Please repeat all of the lines that follow, exactly as written.
★ ★ ★ ★ ★ ★ ★
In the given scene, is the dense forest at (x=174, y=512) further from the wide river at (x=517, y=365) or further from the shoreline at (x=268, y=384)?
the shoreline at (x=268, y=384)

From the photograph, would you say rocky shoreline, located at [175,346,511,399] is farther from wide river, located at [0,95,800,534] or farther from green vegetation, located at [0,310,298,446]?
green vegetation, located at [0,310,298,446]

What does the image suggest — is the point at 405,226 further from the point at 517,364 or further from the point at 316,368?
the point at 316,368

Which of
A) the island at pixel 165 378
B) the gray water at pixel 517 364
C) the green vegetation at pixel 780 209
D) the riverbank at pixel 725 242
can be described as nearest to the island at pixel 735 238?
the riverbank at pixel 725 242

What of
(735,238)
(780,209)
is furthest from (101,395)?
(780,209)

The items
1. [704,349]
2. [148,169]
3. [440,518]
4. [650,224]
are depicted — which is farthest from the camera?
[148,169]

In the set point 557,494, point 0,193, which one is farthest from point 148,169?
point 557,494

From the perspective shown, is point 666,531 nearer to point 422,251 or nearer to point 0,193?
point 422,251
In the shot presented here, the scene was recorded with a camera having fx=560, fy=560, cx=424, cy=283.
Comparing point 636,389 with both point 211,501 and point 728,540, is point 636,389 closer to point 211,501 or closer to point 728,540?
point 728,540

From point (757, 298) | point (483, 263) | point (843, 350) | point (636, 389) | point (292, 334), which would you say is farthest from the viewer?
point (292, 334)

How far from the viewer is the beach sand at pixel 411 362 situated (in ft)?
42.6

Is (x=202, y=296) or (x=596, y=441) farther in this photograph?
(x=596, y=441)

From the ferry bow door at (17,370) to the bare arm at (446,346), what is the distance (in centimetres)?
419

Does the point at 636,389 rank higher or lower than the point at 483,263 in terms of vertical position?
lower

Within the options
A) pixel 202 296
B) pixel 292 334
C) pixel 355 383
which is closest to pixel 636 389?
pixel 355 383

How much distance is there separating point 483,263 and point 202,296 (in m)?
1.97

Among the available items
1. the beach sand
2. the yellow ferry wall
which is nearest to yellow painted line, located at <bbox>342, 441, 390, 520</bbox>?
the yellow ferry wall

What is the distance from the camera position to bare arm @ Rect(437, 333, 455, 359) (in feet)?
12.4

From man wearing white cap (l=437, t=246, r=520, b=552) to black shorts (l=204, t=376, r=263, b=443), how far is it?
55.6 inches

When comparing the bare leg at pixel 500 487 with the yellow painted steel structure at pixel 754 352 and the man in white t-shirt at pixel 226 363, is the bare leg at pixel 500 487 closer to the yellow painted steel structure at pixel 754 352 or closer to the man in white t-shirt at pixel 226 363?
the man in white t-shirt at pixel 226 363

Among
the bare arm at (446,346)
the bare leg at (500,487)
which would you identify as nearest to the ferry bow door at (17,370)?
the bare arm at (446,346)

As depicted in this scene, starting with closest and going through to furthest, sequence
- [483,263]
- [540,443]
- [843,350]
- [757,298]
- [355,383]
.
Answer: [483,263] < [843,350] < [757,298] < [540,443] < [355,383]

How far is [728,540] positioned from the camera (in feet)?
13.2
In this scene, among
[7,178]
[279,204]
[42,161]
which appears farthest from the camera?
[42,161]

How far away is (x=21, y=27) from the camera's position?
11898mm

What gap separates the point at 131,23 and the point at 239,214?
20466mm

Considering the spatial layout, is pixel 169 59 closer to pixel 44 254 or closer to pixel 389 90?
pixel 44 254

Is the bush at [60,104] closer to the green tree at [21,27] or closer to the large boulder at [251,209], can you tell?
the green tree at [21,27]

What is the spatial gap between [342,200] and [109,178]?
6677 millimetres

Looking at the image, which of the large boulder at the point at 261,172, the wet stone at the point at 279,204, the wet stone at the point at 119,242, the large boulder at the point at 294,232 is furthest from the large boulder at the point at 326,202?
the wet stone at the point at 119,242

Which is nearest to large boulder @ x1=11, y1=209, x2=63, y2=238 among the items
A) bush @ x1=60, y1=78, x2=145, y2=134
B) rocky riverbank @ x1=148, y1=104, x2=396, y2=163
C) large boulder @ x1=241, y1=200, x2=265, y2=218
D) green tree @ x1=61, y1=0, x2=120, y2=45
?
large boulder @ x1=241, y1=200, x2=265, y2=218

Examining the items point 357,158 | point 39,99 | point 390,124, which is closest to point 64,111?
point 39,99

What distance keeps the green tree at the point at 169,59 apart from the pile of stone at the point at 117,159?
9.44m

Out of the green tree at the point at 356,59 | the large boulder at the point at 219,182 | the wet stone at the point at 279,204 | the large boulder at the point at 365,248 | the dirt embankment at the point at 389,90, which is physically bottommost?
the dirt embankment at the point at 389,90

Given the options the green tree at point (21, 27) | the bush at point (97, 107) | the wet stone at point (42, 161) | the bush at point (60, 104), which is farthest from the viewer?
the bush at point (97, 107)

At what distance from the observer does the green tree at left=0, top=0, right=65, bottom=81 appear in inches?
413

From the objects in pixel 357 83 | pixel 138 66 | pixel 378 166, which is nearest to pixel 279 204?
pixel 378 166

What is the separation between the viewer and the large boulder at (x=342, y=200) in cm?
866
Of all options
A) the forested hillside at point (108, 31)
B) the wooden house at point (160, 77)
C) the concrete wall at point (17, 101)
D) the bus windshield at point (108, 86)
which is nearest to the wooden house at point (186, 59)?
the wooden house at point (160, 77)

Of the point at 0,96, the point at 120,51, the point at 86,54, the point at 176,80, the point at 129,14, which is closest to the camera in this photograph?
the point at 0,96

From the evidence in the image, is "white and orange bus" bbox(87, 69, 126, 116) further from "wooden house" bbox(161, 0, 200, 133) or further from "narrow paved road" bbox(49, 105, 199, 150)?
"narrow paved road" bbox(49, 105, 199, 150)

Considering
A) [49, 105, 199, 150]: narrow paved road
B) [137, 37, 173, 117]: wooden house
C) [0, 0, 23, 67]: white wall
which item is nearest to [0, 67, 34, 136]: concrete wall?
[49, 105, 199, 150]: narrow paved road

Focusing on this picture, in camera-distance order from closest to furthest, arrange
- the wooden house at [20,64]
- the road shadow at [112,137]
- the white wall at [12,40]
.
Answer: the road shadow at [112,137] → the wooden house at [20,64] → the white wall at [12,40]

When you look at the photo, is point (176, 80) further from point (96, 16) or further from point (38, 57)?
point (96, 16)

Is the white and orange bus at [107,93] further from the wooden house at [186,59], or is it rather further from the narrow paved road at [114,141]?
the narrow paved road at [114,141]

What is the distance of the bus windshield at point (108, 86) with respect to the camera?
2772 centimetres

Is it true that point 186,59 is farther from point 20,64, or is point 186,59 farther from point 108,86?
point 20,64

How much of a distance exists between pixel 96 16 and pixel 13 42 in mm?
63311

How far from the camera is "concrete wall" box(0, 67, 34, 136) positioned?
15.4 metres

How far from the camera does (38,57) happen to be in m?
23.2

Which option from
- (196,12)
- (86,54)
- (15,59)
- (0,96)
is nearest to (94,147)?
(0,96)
★ ★ ★ ★ ★ ★ ★
Response to the task >>
In the given scene, is the dense forest at (x=174, y=512) further from the wide river at (x=517, y=365) or further from the shoreline at (x=268, y=384)?
the shoreline at (x=268, y=384)

From the photograph, would you say rocky shoreline, located at [175,346,511,399] is farther from wide river, located at [0,95,800,534] or farther from green vegetation, located at [0,310,298,446]?
green vegetation, located at [0,310,298,446]

What does the image suggest — is the point at 405,226 further from the point at 517,364 or further from the point at 316,368?
the point at 316,368

Which of
A) the island at pixel 165 378
B) the gray water at pixel 517 364
C) the green vegetation at pixel 780 209
D) the riverbank at pixel 725 242
can be described as nearest to the island at pixel 735 238?
the riverbank at pixel 725 242

What of
(735,238)
(780,209)
is furthest from (101,395)?
(780,209)

The items
1. [704,349]
2. [148,169]
3. [440,518]
4. [650,224]
are depicted — which is farthest from the camera?
[148,169]

In the set point 557,494, point 0,193, which one is farthest from point 148,169?
point 557,494

From the perspective shown, is point 666,531 nearer to point 422,251 or nearer to point 0,193?
point 422,251
In the shot presented here, the scene was recorded with a camera having fx=560, fy=560, cx=424, cy=283.
Comparing point 636,389 with both point 211,501 and point 728,540, is point 636,389 closer to point 211,501 or closer to point 728,540?
point 728,540

From point (757, 298) | point (483, 263) | point (843, 350) | point (636, 389) | point (292, 334), which would you say is farthest from the viewer?
point (292, 334)

How far from the viewer is the beach sand at pixel 411 362 situated (in ft)?
42.6

Is (x=202, y=296) or (x=596, y=441) farther in this photograph?
(x=596, y=441)

From the ferry bow door at (17,370) to the bare arm at (446,346), what is the distance (in centimetres)?
419

Does the point at 636,389 rank higher or lower than the point at 483,263 in terms of vertical position?
lower

Within the options
A) pixel 202 296
B) pixel 292 334
C) pixel 355 383
which is closest to pixel 636 389?
pixel 355 383

How much distance is there separating point 483,263 and point 202,296 (in m)?
1.97

Among the available items
1. the beach sand
2. the yellow ferry wall
which is nearest to yellow painted line, located at <bbox>342, 441, 390, 520</bbox>?
the yellow ferry wall

What is the distance from the camera position to bare arm @ Rect(437, 333, 455, 359) (in feet)?
12.4

From man wearing white cap (l=437, t=246, r=520, b=552) to black shorts (l=204, t=376, r=263, b=443), how far is it?
55.6 inches

When comparing the bare leg at pixel 500 487 with the yellow painted steel structure at pixel 754 352 and the man in white t-shirt at pixel 226 363, is the bare leg at pixel 500 487 closer to the yellow painted steel structure at pixel 754 352 or closer to the man in white t-shirt at pixel 226 363?
the man in white t-shirt at pixel 226 363

Among
the bare arm at (446,346)
the bare leg at (500,487)
which would you identify as nearest to the ferry bow door at (17,370)?
the bare arm at (446,346)

As depicted in this scene, starting with closest and going through to furthest, sequence
- [483,263]
- [540,443]
- [843,350]
- [757,298]
- [355,383]
.
Answer: [483,263] < [843,350] < [757,298] < [540,443] < [355,383]

How far is [728,540] positioned from the camera (in feet)?
13.2
In this scene, among
[7,178]
[279,204]
[42,161]
which appears farthest from the camera?
[42,161]

How far away is (x=21, y=27) from the camera's position?
11898mm

What gap separates the point at 131,23 and the point at 239,214?
20466mm

Considering the spatial layout, is pixel 169 59 closer to pixel 44 254 or closer to pixel 389 90?
pixel 44 254

Is the bush at [60,104] closer to the green tree at [21,27] or closer to the large boulder at [251,209], can you tell?
the green tree at [21,27]

What is the spatial gap between [342,200] and [109,178]?
6677 millimetres

Looking at the image, which of the large boulder at the point at 261,172, the wet stone at the point at 279,204, the wet stone at the point at 119,242, the large boulder at the point at 294,232 is furthest from the large boulder at the point at 326,202?
the wet stone at the point at 119,242

Which is nearest to large boulder @ x1=11, y1=209, x2=63, y2=238 among the items
A) bush @ x1=60, y1=78, x2=145, y2=134
B) rocky riverbank @ x1=148, y1=104, x2=396, y2=163
C) large boulder @ x1=241, y1=200, x2=265, y2=218
D) green tree @ x1=61, y1=0, x2=120, y2=45
?
large boulder @ x1=241, y1=200, x2=265, y2=218

Examining the items point 357,158 | point 39,99 | point 390,124, which is closest to point 64,111?
point 39,99

What distance keeps the green tree at the point at 169,59 apart from the pile of stone at the point at 117,159?
9.44m

Out of the green tree at the point at 356,59 | the large boulder at the point at 219,182 | the wet stone at the point at 279,204 | the large boulder at the point at 365,248 | the dirt embankment at the point at 389,90, which is physically bottommost?
the dirt embankment at the point at 389,90

Given the options the green tree at point (21, 27) | the bush at point (97, 107) | the wet stone at point (42, 161) | the bush at point (60, 104), which is farthest from the viewer?
the bush at point (97, 107)

At what distance from the observer does the green tree at left=0, top=0, right=65, bottom=81 appear in inches?
413

From the objects in pixel 357 83 | pixel 138 66 | pixel 378 166, which is nearest to pixel 279 204?
pixel 378 166

What is the separation between the viewer and the large boulder at (x=342, y=200) in cm?
866
Of all options
A) the forested hillside at point (108, 31)
B) the wooden house at point (160, 77)
C) the concrete wall at point (17, 101)
D) the bus windshield at point (108, 86)
which is nearest to the wooden house at point (186, 59)?
the wooden house at point (160, 77)

Of the point at 0,96, the point at 120,51, the point at 86,54, the point at 176,80, the point at 129,14, which is closest to the camera in this photograph?
the point at 0,96

From the evidence in the image, is "white and orange bus" bbox(87, 69, 126, 116) further from "wooden house" bbox(161, 0, 200, 133) or further from "narrow paved road" bbox(49, 105, 199, 150)?
"narrow paved road" bbox(49, 105, 199, 150)

Considering
A) [49, 105, 199, 150]: narrow paved road
B) [137, 37, 173, 117]: wooden house
C) [0, 0, 23, 67]: white wall
which item is nearest to [0, 67, 34, 136]: concrete wall?
[49, 105, 199, 150]: narrow paved road

Focusing on this picture, in camera-distance order from closest to furthest, arrange
- the wooden house at [20,64]
- the road shadow at [112,137]
- the white wall at [12,40]
.
Answer: the road shadow at [112,137] → the wooden house at [20,64] → the white wall at [12,40]

When you look at the photo, is point (176, 80) further from point (96, 16) or further from point (38, 57)?
point (96, 16)

Is the white and orange bus at [107,93] further from the wooden house at [186,59], or is it rather further from the narrow paved road at [114,141]?
the narrow paved road at [114,141]

What is the distance of the bus windshield at point (108, 86) with respect to the camera?
2772 centimetres

Is it true that point 186,59 is farther from point 20,64, or is point 186,59 farther from point 108,86?
point 20,64

How much of a distance exists between pixel 96 16 and pixel 13 42 in mm?
63311

How far from the camera is "concrete wall" box(0, 67, 34, 136) positioned?
15.4 metres

How far from the camera does (38,57) happen to be in m?
23.2

Which option from
- (196,12)
- (86,54)
- (15,59)
- (0,96)
is nearest to (94,147)?
(0,96)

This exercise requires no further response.